:: TEXT PROVIDED

Metadata-Version: 2.1
Name: mssql_dataframe
Version: 1.5.0
Summary: Update, Upsert, and Merge from Python dataframes to SQL Server and Azure SQL database.
Home-page: https://github.com/jwcook23/mssql_dataframe
Author: Jason Cook
Author-email: jasoncook1989@gmail.com
License: UNKNOWN
Project-URL: Bug Tracker, https://github.com/jwcook23/mssql_dataframe/issues
Platform: UNKNOWN
Classifier: License :: OSI Approved :: MIT License
Classifier: Operating System :: Microsoft :: Windows
Classifier: Programming Language :: Python :: 3
Classifier: Programming Language :: Python :: 3.8
Classifier: Programming Language :: Python :: 3.9
Classifier: Programming Language :: Python :: 3.10
Requires-Python: >=3.7
Description-Content-Type: text/markdown
License-File: LICENSE

# mssql_dataframe

![Test Status](https://github.com/jwcook23/mssql_dataframe/blob/main/reports/tests.svg?raw=true)
![Coverage Status](https://github.com/jwcook23/mssql_dataframe/blob/main/reports/coverage.svg?raw=true)
![Flake8 Status](https://github.com/jwcook23/mssql_dataframe/blob/main/reports/flake8.svg?raw=true)
[![Bandit Security](https://img.shields.io/badge/security-bandit-yellow.svg)](https://github.com/PyCQA/bandit)
![PyPI](https://img.shields.io/pypi/v/mssql_dataframe)
[![Code style: black](https://img.shields.io/badge/code%20style-black-000000.svg)](https://github.com/psf/black)

::::
:: SUPPLIED INFORMATION

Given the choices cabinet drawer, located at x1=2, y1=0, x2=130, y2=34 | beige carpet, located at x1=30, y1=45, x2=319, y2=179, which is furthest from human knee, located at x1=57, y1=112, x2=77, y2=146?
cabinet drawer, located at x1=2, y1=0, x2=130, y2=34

::::

* TASKS AND EXERCISES:
1. Please write out everything in the mssql_dataframe metadata from "Metadata-Version: 2.1" down to "Azure SQL database.", verbatim.
2. Pick up the mssql_dataframe metadata after its last line and carry it on.
The data has no connection to the mssql_dataframe metadata.

* RESPONSES TO THE EXERCISE:
1.
Metadata-Version: 2.1
Name: mssql_dataframe
Version: 1.5.0
Summary: Update, Upsert, and Merge from Python dataframes to SQL Server and Azure SQL database.

2.
[![Build Status](https://dev.azure.com/jasoncook1989/mssql_dataframe/_apis/build/status/continuous-delivery?branchName=main)](https://dev.azure.com/jasoncook1989/mssql_dataframe/_build/latest?definitionId=2&branchName=main)
[![Open in Visual Studio Code](https://open.vscode.dev/badges/open-in-vscode.svg)](https://open.vscode.dev/jwcook23/mssql_dataframe)

A data engineering package for Python pandas dataframes and Microsoft Transact-SQL. It provides more advanced methods for writting dataframes including update, merge, upsert.

1. Update: updates records in SQL table
2. Upsert: insert or update records in SQL table
3. Merge: update, insert, or delete records in SQL table

These more advanced methods are designed to provide more funcationality than is offered by the pandas.DataFrame.to_sql method. pandas.DataFrame.to_sql offers 3 options if the SQL table already exists with the parameter `if_exists={'fail', 'replace', 'append'}`.

See [QUICKSTART](QUICKSTART.md) for a full overview of functionality.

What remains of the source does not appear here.